• Page extract:
--- BEGIN ---

Ideas For Surviving A Bear Market


The boiling frog premise is based on the idea that gradual changes are really imperceptible to the human mind. But if we were to put a frog into boiling water immediately, the frog would jump out of the pot of boiling water almost immediately or so they claim. Today, we know that the premise is used as a metaphor instead. Scientists make no claims of the veracity of the boiling frog experiment even though some experiments in the 19th century validate that frogs being boiled alive do not perceive the threat of gradual changes and are indeed boiled alive. Whether this is true or not is debatable. But I would like to mention this idea, at least in passing that, we are frogs especially in the stock market.

Like frogs in water that boil gradually, we, as market participants, being retail investors, institutional investors, bond fund managers, speculators and outside passive minority investors which covers the range of investors above seem to be in a similar situation as frogs placed in water that was being boiled gradually. We are metaphorically being boiled alive by the markets!

--- END ---

• Required task 1: Transcribe the bear market article between "Like frogs in" and "by the markets!", inclusive.
• Required task 2:
Answer these about the bear market article:
(a) What idea is the boiling frog premise based on?
(b) In which century were the experiments that the article says validate the boiling frog claim?
(c) According to the article, what are market participants metaphorically being done to by the markets?

• Dataset content:
--- BEGIN ---

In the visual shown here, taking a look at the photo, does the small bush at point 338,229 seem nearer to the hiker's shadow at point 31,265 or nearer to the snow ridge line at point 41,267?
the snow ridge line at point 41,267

--- END ---

• Exercise result 1:
Like frogs in water that boil gradually, we, as market participants, being retail investors, institutional investors, bond fund managers, speculators and outside passive minority investors which covers the range of investors above seem to be in a similar situation as frogs placed in water that was being boiled gradually. We are metaphorically being boiled alive by the markets!

• Exercise result 2:
(a) The idea that gradual changes are really imperceptible to the human mind.
(b) The 19th century.
(c) Being boiled alive.